I had NO idea how expensive they were until that moment where she said the total and I was handing over my debit card.
There was a moment when I wanted to say "NO" and pick a shoe I liked less that cost less.
I looked at the employee and felt this understood, unsaid conversation.
"Trust me. I know shoes. These shoes are the best ones for your feet. They will be worth the cost."
I signed my receipt.
Yesterday afternoon I put these new shoes on and took them for a spin around my neighborhood.
I'm going to confess they take a bit to get used to but often feel like you are walking on clouds.
As I put one foot in front of the other, I thought of how many times I make decisions based on cost.
It seems responsible right - to know how much something is going to cost you before you say "yes."
I think this is the conundrum I consistently circle back to with God.
He wants me to buy the shoes before I know what they will cost.
He wants me to say yes to the request without knowing how it will turn out.
He wants me to trust that the request will be what's best for me regardless of the cost.
The cost will be worth the investment.
Mama Warriors, it's so easy to get caught up in the cost analysis style of living. Trying to balance some invisible spreadsheet.
Trust that what He asks will be worth it.
Buy the shoes with no price tag.
May be an image of footwear and outdoors

Sunday, May 8, 2022

Just in Case

 "My heart is at ease knowing that what was meant for me will never miss me, and what misses me was never meant for me." Imam Al-Shafi'i

Peanut climbed in my bed at first day light this morning exclaiming "Mommy - it's Mother's Day! Today is all about you. I'm going to do all the things for you."
It seems like one would wake the daddy on Mother's day for help doing "all the things" for the mommy.
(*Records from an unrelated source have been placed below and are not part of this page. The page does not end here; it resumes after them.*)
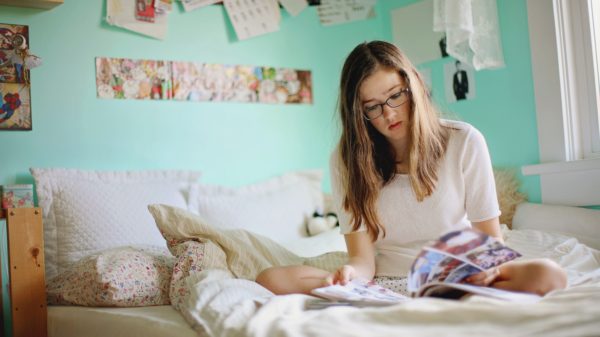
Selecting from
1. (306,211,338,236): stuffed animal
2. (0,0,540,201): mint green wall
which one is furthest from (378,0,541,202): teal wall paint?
(306,211,338,236): stuffed animal

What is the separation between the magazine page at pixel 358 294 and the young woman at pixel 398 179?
0.14 metres

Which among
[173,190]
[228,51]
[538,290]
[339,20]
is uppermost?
[339,20]

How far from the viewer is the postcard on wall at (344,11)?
293 cm

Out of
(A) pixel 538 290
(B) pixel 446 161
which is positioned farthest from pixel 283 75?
(A) pixel 538 290

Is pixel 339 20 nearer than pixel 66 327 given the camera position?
No

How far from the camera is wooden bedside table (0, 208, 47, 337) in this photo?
170cm

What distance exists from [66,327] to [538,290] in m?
1.25

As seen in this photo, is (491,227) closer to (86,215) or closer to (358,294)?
(358,294)

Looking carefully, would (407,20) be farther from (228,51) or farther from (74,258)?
(74,258)

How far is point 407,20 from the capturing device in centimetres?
291

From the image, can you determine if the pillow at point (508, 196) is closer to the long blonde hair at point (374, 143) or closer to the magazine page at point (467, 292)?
the long blonde hair at point (374, 143)

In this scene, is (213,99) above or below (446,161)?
above

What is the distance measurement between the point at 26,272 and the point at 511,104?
1.87 m

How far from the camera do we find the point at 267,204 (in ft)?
8.20
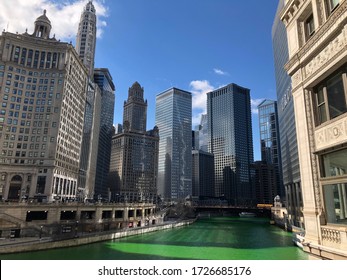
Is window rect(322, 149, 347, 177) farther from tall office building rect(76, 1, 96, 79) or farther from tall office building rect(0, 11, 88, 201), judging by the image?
tall office building rect(76, 1, 96, 79)

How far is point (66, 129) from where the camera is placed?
367ft

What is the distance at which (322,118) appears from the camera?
47.5ft

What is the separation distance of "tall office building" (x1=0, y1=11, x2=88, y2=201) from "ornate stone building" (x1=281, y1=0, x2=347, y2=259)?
316 ft

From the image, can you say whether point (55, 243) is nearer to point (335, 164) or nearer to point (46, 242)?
point (46, 242)

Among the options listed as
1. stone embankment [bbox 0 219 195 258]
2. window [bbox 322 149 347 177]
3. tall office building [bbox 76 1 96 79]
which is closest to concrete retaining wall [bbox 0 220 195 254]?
stone embankment [bbox 0 219 195 258]

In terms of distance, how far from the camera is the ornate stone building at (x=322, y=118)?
1250 cm

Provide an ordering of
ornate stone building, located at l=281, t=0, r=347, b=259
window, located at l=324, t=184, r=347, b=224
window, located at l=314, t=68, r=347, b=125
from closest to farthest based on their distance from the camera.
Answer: ornate stone building, located at l=281, t=0, r=347, b=259, window, located at l=324, t=184, r=347, b=224, window, located at l=314, t=68, r=347, b=125

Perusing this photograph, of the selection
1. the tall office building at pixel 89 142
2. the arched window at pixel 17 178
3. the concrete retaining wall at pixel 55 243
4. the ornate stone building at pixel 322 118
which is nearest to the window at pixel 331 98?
the ornate stone building at pixel 322 118

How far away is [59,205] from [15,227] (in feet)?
41.5

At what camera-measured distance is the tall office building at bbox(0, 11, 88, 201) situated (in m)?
96.4

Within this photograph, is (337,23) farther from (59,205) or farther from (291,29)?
(59,205)

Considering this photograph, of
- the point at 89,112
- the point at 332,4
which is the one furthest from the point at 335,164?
the point at 89,112

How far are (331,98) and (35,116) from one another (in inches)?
4219
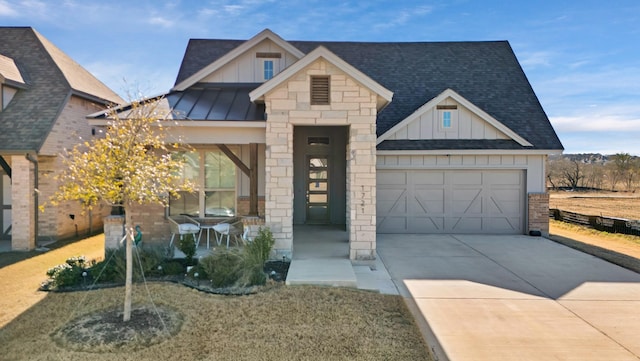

But that's never how it goes.
I was up late waiting on my wild child who seems to live his best life starting at my bedtime.
SD never waits up for him to get home. "He's fine" he says to me.
It seems he always takes the stance that unless he's informed otherwise, everything is okay.
I seem to always take the stance that we should be alert waiting for car accidents, broken down cars, situations where the kids aren't comfortable, and all the other thoughts moms think at 2 AM.
He comfortably snores while I pray.
Perhaps it's that I have too much background knowledge. I spend a lot of time with our kids and I know all the things that can go wrong.
The glitter can sleep peacefully because the glue will stay up and make sure the kids get home.
She won't sleep until she has said "Good night. I love you." and knows they are back in the nest.
It seems most of motherhood falls into the glue category.
The relentless showing up that no one seems to see or appreciate.
The being available for the "just in case."
As I groggily sip the tea that was "made for me" this morning, and watch Peanut's excited face as helps with all the things, I'm thankful for all the just in case moments.
The mornings I linger in the kitchen before they go to work - just in case they need something.
The texts and memes that circle back and forth - just in case they need something.
The afternoons I stand in the kitchen to welcome them home from all the places - just in case they need something.
The late nights I wait up for them to come in - just in case they need something.
As the kids get older, those just in case moments, are the sweet spot.
The beauty of being the glue is that you are the just in case.
Mama Warriors, as you wake on this mother's day Sunday, know that the just in case moments are not wasted.
Time and time again you send your child the message that you are available.
For those waking this morning without your just in case, I'm truly sorry for your loss. I'm praying for you this morning.
For those waking this morning whose mom was never your just in case, I'm truly sorry for your loss. I'm praying for you this morning.
For those waking this morning struggling with being the sole just in case, I'm sorry that you carry the responsibility solo. I'm praying for you this morning.
For those waking this morning yearning to be someone's just in case, I'm truly sorry for your pain. I'm praying for you this morning.
For those waking this morning groggily drinking caffeine while being the just in case, Happy Mother's Day Mama Warriors. I'm praying for you this morning.